◆ **EXERCISE INSTRUCTIONS**
Please write out the part of the truck forum thread that begins with the words "## singlesix (May" and ends with "(Nov 1, 2012)", copying it word for word.

◆ **SOURCE DOCUMENT**
Hell it doesn't matter anymore everything is made in Taiwan or some other small poor country. Me personally I'll get a dodge or Chevy crew cab long bed diesel. I have plenty reason for it otherwise half ton chevy.


----------



## Daamud (Aug 28, 2012)

I'm kind of a fan of '94 Rangers... I think they're breeding, I'm up to 6 now. Lol.


----------



## singlesix (May 13, 2010)

You have enough ranger's there to have spare parts for anything that needs replaced.


----------



## sneakygroundbuzzard (Nov 1, 2012)

singlesix said:


> You have enough ranger's there to have spare parts for anything that needs replaced.


ya but typically its the same parts that fail

i.e. G.E.M. modules,sway bar links,ball joints,4x4 shift motors(when equip. with elec shift 4x4)


----------



## youngdon (Mar 10, 2010)

I now have a dodge full size 4dr 4 whl.dr. My ford Eco-boost rode really well and got over 20 initially. When the mileage dropped to 15 and they couldn't fix it I traded up. With today's full size trucks, if you drive reasonably you can get good mileage.


----------



## JTKillough (May 4, 2010)

◆ **INFORMATION SUPPLIED**
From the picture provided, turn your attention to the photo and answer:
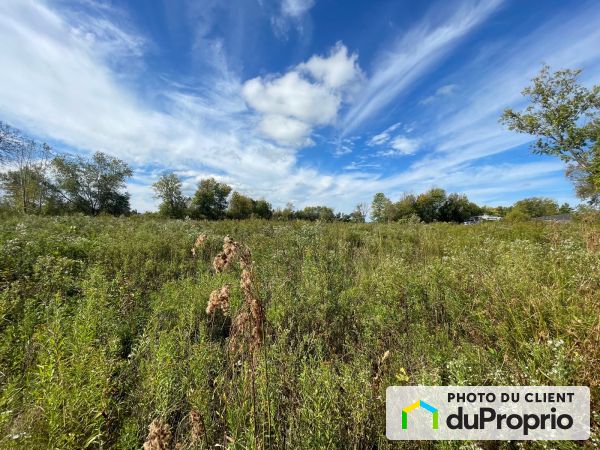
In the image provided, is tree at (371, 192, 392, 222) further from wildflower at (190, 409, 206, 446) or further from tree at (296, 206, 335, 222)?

◆ **OUTPUT**
## singlesix (May 13, 2010)

You have enough ranger's there to have spare parts for anything that needs replaced.


----------



## sneakygroundbuzzard (Nov 1, 2012)